* [EXTRACT PROVIDED]
##########

If Spielberg delivers a great film, Williams delivers a great score (Jaws, Raiders, ET, Schindler); if the film's unmemorable, the score is unmemorable, but still worth a look (Always, Hook); ditto underrated but entertaining (Catch Me If You Can), operating on auto-pilot (Temple of Doom, Last Crusade), hugely popular (Jurassic Park) or dull but worthy (Amistad).

Once again, this is the case with Munich: the film and music alike are at once moving, compelling, dark and complex.

The stand-out tracks are:
Hatikvah (The Hope) -- lush strings drawl out an aching theme of deep sadness; wind instruments join in to flesh out this beautiful, elegant Israeli melody.

Remember Munich -- female vocals over strings. This track packs an emotional punch, with the voice almost wailing with anguish.

Avner's Theme -- the main leitmotif of the film, repeated in several places throughout the film. Here it is elegantly picked out on solo classical guitar. A stately melody with a a hint of dissonance in the repeated two-chord refrain, that reflects the moral confusion of the film's protagonist.

Avner and Daphna -- an oboe high and clear intones the same melody from 'Remember Munich' which develops middle-eastern nuances, before full strings take over along more dynamic and complex lines.

End Credits -- a knockout reprise of the Avner theme. A doleful solo cello leads into a short version of the theme for full strings and then a heart-breaking rendition for solo piano, before the strings return to join the piano. Simply beautiful, the music delivers the equivalent of an emotional body-blow.

There is also a minimalist recurring cue with a repeated steady and implacable beat implying much: the tension of impending tragedy, the inevitability of escalating violent reprisals and the pulsing of blood as passions flare and reason diminishes.

This is not quite John Williams at the top of his game, but it's not far off it. Like the film, the music is the work of a true talent delivering a vital and daring piece of art.

Stunning piece of work5
I don't really know what to say apart from Munich is a incredibly moving piece of work by John Williams and that you will not regret buying it. There have been only a few soundtracks that have personally moved me and this is definitely one of them.

I look forward to listening to the next John Williams soundtrack.

Williams at his best5
Sometimes lush and emotional, at other times spare and tormented, this is Willimas at his very best. Stand-out tracks include 'Munich 1972' and 'Remember Munich' where the soaring worldless soprano is reminiscent of Lisa Gerrard, 'Hatikvah (The Hope)' where the composer reworks the Israeli national anthem, 'Encounter in London & Bomb Malfunctions' where orchestral strings shift uneasily above an insistent electrical pulse, and 'Avner's Theme' which features the work's leitmotif repeated throughout, a haunting, simple melody. Throughout Williams refences Middle Eastern music, but never slips into pastiche and his trademark soaring orchestrations are never sentimental, backed as they are by other spare, sometimes arhythmic and almost atonal cues. The soundtrack is as dark and complex as the film itself, and ultimately just as rewarding.

Nominated for an Oscar and undoubtedly among Williams's best work, functioning as a the accompaniment to a singular film and worthy of consideration as a stand-alone piece.

##########

* [EXTRACTED DATA]

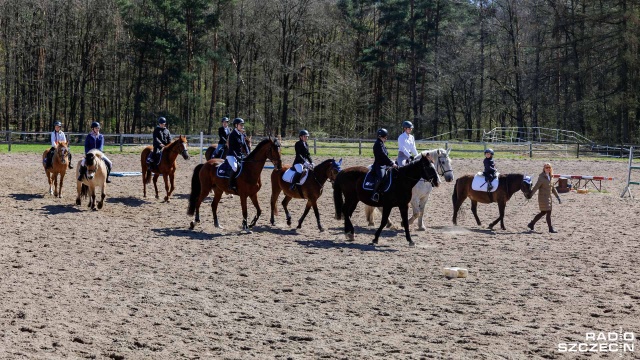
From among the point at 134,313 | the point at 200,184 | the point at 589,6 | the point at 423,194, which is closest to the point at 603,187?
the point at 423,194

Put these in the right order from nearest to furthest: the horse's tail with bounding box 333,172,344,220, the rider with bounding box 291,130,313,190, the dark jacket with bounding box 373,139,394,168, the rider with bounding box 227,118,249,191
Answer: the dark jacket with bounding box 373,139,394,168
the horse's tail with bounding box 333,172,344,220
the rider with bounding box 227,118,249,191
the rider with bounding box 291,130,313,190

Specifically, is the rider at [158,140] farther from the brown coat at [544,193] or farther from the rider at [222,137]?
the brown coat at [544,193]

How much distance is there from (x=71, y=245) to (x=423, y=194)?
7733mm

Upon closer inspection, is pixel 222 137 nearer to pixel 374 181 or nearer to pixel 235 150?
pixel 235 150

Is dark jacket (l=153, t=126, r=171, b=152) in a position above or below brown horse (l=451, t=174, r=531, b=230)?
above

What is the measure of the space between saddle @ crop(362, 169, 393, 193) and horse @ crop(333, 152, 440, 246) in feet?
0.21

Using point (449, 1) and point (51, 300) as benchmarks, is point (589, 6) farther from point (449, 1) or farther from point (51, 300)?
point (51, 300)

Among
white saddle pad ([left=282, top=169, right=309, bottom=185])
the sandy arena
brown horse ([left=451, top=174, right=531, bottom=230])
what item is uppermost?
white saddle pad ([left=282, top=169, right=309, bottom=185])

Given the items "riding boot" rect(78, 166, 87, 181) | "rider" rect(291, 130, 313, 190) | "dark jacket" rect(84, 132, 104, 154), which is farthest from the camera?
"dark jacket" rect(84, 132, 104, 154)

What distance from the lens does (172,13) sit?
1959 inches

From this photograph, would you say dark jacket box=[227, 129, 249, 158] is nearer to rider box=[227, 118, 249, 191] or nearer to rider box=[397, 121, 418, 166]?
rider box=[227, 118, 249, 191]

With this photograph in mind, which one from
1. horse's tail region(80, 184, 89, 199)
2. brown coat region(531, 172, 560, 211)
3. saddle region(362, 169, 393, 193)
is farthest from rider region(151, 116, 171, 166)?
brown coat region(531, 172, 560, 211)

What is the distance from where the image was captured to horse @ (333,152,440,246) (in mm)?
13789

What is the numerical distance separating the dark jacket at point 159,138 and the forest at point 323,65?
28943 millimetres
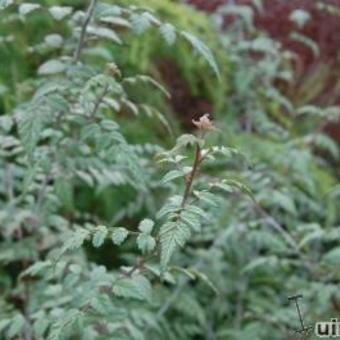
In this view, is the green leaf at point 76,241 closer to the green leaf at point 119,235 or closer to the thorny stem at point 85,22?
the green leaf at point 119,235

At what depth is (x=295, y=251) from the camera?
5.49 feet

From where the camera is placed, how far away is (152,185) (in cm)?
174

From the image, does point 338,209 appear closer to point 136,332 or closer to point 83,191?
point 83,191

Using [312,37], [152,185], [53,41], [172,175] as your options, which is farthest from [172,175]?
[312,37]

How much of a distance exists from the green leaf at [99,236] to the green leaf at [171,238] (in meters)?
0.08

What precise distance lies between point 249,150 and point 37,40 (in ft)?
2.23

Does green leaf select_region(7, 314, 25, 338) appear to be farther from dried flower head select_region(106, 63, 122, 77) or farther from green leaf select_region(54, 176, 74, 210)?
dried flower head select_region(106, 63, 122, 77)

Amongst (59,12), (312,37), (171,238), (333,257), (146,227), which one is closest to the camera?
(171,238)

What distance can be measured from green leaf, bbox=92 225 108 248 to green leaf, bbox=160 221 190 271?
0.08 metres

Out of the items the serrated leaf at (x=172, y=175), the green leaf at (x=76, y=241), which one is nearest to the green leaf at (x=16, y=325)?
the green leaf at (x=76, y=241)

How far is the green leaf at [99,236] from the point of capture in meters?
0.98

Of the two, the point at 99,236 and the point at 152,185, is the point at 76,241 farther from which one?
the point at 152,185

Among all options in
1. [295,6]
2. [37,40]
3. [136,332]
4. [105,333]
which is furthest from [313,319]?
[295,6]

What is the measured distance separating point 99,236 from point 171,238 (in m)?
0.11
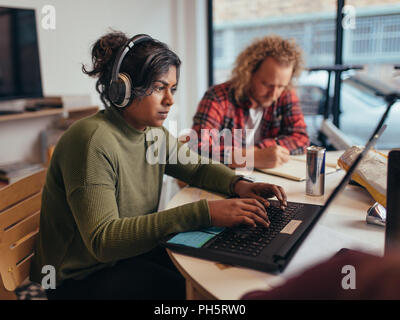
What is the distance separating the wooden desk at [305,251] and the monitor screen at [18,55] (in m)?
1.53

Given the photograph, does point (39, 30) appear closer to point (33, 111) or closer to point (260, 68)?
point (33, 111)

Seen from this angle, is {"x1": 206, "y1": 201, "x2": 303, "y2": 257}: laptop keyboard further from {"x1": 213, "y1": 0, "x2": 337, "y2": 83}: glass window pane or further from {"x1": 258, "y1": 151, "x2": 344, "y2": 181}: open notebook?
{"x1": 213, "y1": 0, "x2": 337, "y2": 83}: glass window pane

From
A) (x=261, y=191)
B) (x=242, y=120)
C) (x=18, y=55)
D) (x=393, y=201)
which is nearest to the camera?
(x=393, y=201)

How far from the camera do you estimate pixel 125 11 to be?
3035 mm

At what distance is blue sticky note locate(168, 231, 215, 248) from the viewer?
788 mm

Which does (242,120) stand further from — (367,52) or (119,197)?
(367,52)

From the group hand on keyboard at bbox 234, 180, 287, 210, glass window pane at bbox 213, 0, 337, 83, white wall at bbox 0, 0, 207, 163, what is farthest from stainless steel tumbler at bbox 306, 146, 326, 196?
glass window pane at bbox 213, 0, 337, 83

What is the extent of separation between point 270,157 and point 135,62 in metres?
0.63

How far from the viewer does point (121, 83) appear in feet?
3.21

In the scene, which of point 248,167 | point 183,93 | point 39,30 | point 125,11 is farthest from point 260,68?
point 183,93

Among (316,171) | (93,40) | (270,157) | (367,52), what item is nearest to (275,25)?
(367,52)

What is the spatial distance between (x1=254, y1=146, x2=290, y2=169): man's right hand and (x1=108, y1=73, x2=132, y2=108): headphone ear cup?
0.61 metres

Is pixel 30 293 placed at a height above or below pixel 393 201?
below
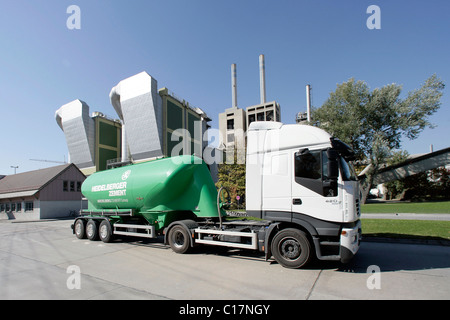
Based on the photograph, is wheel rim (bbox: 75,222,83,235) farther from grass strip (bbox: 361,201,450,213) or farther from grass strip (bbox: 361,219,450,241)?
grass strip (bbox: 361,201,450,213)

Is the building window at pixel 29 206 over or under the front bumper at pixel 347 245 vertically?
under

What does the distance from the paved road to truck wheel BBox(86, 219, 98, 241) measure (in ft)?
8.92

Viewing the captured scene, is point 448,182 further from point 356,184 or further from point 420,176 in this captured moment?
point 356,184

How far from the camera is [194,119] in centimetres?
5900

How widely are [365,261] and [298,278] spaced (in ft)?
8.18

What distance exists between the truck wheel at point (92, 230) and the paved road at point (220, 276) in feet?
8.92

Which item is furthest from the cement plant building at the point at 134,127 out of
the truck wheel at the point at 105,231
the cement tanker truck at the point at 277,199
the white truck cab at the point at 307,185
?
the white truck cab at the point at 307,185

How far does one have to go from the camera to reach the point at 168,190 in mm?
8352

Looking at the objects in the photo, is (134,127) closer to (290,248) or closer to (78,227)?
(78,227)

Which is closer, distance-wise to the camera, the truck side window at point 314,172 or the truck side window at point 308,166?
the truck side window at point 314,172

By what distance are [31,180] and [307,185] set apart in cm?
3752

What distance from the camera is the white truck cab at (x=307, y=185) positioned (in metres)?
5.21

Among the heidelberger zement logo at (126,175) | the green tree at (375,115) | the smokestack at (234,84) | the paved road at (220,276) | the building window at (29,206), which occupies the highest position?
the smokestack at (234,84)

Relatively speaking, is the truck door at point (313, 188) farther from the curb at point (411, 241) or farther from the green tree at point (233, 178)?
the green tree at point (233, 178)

##########

* [TASKS AND EXERCISES]
**1.** Return the passage from the reviews of the Munich soundtrack exactly, beginning at the words "The stand-out tracks" and stopping after the words "elegant Israeli melody.".
**2.** Retype exactly the lines of the records that begin at the line containing "Relatively speaking, is" and continue through the final line of the records, with both ends included.

* [ANSWERS TO THE EXERCISES]
**1.**
The stand-out tracks are:
Hatikvah (The Hope) -- lush strings drawl out an aching theme of deep sadness; wind instruments join in to flesh out this beautiful, elegant Israeli melody.

**2.**
Relatively speaking, is the truck door at point (313, 188) farther from the curb at point (411, 241) or farther from the green tree at point (233, 178)?
the green tree at point (233, 178)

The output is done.